Candidate genes involved in the anthocyanin biosynthesis Pathway
Twenty candidate genes were identified that covered almost all known enzymes involved in anthocyanin biosynthesis. Four PAL genes (c118011.graph_c0, c118229.graph_c0, c60818.graph_c0, c97964.graph_c0), one CHS gene was detected (c100615.graph_c0), one CHI gene (c108255.graph_c0), two F3H genes (c114916.graph_c0, c56266.graph_c0) were detected in the upstream phenylalanine pathway, and two F3’H genes (c110935.graph_c0, c108910.graph_c0), one ANS genes, two DFR genes, and six GT genes also detected in the downstream phenylalanine pathway. Combined with contents of metabolites, the gene pathways related to anthocyanin synthesis were analyzed in A. pseudosieboldianum (Fig. 5).
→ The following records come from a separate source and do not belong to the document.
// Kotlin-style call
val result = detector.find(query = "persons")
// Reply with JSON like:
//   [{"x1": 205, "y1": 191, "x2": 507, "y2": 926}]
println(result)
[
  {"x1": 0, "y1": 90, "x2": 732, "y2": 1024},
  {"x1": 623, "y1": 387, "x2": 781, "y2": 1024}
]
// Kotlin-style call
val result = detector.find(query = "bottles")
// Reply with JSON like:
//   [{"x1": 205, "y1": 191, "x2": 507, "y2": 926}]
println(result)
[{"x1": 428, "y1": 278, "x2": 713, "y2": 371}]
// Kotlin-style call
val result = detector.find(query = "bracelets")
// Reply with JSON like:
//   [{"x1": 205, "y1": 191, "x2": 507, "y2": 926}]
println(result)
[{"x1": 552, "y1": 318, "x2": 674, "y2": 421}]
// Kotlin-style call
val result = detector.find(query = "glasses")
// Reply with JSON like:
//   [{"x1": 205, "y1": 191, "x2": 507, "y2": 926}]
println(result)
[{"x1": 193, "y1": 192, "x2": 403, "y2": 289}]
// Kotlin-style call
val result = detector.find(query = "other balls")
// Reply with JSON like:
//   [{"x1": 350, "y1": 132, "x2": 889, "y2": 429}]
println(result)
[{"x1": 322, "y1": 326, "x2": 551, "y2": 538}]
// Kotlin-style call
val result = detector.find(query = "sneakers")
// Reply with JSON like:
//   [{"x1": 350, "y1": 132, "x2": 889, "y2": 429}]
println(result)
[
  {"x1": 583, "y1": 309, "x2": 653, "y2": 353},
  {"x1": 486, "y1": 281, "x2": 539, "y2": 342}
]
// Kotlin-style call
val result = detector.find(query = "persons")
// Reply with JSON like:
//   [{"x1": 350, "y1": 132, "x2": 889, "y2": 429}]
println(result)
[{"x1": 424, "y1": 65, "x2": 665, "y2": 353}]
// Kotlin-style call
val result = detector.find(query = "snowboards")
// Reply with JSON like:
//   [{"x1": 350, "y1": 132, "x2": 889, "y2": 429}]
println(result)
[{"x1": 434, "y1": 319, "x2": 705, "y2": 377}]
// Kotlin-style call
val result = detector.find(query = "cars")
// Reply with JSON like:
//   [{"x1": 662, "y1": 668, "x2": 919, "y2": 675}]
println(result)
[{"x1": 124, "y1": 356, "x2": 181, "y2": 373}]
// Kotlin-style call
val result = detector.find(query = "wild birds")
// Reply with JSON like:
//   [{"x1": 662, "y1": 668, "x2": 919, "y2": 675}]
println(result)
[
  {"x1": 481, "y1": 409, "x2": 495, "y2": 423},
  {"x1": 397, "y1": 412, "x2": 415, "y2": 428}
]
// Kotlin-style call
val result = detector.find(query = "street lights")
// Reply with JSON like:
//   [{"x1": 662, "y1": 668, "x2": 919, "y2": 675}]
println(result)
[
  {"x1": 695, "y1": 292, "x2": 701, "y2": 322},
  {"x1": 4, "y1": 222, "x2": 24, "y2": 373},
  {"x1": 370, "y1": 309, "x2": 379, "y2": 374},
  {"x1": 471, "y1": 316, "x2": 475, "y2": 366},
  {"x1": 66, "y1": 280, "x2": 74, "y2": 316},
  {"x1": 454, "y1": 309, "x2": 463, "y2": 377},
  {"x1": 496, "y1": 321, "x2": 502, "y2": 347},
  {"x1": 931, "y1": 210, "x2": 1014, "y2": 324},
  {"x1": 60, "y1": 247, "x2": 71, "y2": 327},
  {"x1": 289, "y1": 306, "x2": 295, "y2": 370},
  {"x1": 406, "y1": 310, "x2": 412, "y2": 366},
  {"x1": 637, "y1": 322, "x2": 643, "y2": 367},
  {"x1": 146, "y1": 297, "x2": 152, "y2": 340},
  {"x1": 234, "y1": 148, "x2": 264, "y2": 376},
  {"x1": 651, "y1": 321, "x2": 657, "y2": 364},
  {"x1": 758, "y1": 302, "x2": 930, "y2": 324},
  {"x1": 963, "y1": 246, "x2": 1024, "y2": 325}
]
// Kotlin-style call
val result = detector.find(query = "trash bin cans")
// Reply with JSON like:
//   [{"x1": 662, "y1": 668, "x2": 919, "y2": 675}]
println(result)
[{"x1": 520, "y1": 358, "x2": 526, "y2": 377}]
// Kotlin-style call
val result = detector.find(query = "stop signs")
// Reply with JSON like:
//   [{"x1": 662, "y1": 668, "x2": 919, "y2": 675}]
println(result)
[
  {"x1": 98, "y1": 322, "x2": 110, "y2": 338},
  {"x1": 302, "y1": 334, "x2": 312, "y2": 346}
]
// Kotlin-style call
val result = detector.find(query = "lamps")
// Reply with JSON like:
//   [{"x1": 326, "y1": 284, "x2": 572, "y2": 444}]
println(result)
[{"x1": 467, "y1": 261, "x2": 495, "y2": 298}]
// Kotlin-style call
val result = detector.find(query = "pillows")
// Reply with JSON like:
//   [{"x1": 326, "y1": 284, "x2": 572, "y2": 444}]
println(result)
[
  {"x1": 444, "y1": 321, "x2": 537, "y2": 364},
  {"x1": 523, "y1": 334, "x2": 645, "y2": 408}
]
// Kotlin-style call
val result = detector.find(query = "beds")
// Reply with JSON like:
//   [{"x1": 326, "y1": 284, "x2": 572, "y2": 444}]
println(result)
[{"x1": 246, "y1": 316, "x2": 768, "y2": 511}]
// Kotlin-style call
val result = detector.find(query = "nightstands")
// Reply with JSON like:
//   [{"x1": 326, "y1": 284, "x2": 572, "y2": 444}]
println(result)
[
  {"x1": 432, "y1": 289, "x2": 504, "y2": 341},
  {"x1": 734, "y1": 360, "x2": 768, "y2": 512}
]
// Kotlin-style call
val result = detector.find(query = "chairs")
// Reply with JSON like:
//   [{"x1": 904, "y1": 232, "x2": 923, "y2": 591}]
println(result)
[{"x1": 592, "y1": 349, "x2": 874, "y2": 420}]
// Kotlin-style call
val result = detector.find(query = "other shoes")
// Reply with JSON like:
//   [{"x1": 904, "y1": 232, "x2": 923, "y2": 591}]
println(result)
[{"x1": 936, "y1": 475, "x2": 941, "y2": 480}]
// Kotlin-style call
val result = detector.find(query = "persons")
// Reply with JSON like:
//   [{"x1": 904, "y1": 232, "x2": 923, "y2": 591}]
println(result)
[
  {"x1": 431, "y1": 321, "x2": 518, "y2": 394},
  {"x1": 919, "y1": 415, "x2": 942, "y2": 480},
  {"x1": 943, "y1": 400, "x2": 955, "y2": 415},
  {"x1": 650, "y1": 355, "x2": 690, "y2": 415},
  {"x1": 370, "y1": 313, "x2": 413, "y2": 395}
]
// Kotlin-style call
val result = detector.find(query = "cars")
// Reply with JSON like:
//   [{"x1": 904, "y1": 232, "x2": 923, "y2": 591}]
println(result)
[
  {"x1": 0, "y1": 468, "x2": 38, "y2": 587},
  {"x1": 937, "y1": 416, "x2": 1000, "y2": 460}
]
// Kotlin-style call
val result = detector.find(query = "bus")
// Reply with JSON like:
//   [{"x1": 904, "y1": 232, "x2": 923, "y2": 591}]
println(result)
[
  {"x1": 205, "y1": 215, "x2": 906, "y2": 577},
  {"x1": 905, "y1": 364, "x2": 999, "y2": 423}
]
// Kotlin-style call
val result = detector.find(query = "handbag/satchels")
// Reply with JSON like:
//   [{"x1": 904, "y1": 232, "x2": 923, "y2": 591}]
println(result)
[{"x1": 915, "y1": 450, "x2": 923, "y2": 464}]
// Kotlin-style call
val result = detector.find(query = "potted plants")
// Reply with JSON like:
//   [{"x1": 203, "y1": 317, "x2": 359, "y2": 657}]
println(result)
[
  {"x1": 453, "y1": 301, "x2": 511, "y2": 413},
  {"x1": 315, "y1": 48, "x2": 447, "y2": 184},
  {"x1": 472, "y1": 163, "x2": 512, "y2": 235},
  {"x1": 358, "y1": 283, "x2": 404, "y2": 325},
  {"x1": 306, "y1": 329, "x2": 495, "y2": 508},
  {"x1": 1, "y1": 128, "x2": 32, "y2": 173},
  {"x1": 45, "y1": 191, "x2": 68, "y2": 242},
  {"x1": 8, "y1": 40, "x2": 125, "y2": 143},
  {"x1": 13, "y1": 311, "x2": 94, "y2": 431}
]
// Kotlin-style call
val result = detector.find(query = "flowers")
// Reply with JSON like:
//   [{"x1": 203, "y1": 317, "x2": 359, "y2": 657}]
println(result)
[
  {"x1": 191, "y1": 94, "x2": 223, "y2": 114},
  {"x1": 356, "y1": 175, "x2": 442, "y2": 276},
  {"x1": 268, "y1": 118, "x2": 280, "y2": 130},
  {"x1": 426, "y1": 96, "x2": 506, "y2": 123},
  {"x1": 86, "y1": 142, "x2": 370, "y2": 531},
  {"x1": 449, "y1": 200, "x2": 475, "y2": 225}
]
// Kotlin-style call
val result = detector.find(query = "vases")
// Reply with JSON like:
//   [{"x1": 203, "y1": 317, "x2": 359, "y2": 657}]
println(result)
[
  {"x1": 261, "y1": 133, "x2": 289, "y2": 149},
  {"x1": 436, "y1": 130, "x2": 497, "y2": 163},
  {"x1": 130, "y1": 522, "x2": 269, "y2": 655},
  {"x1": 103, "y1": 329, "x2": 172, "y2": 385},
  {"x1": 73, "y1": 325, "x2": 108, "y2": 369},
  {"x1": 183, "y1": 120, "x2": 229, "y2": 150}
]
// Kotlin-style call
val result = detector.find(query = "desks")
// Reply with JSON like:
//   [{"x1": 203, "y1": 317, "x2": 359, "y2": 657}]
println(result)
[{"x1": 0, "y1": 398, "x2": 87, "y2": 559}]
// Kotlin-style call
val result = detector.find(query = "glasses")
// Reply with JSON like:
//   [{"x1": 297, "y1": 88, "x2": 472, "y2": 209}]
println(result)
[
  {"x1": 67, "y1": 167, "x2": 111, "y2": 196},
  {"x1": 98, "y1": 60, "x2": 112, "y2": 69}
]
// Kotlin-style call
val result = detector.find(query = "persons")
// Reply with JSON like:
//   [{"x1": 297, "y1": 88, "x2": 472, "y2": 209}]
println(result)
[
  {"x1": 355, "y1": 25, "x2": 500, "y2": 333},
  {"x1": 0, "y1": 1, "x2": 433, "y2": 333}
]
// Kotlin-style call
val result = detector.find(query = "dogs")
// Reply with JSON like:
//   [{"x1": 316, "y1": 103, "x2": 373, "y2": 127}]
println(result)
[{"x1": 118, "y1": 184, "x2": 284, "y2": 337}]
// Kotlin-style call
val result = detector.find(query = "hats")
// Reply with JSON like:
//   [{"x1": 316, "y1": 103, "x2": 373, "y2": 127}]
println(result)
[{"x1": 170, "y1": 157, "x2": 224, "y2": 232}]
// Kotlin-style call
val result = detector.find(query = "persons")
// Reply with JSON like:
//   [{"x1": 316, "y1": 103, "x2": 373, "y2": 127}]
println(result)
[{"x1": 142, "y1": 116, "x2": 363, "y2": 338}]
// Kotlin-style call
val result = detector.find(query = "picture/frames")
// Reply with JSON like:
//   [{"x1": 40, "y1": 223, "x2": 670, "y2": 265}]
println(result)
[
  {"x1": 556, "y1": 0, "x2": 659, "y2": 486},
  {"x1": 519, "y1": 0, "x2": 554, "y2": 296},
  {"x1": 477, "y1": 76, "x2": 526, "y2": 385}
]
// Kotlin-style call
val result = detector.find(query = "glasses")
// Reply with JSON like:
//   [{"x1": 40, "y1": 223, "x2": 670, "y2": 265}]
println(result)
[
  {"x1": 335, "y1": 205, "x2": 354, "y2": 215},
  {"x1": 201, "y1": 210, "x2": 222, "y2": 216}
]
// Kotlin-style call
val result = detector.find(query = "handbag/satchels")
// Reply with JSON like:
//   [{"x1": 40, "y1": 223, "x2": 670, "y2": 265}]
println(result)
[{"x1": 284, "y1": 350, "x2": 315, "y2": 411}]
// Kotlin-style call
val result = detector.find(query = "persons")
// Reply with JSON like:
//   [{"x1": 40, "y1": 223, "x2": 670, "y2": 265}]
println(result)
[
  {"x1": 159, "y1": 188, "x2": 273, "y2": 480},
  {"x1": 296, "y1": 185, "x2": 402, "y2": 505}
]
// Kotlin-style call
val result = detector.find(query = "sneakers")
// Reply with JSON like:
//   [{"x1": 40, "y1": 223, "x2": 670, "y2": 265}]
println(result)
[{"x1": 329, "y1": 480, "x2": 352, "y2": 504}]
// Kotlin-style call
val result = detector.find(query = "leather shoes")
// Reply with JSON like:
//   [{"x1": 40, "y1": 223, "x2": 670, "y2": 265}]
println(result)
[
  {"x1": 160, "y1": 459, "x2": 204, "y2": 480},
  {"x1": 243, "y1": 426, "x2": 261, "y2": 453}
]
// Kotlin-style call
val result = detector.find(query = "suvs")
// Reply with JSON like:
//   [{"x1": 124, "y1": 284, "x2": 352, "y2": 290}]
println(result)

Screening of different transcription factors for anthocyanin biosynthesis
Transcription factors play an important role in plant development and secondary metabolism. In this experiment, we screened out 31 MYB genes, 15 bHLH genes, and 28 WD40 protein genes from the three DEGs of B, M and A stages of A. pseudosieboldianum. In the 31 MYB genes, 17 were up-regulated and 14 down regulated (Additional file 6: Table S5). In the 15 bHLH genes, 6 were up-regulated and 9 down regulated. In the 28 WD40 protein genes, 25 were up-regulated and 3 down regulated.
qRT-PCR confirmation of RNA-seq data
In order to verify the accuracy of our sequencing data, we selected eight genes involved in anthocyanin biosynthesis, and analyzed the expression level in leaves of different color from these three different stages of A. pseudosieboldianum by qRT- PCR. The results showed that all of these selected genes had similar expression patterns than identified in the RNA sequencing data (Fig. 6). Therefore, the data obtained in our study can be used to analyze the anthocyanin biosynthesis and metabolism gene in A. pseudosieboldianum.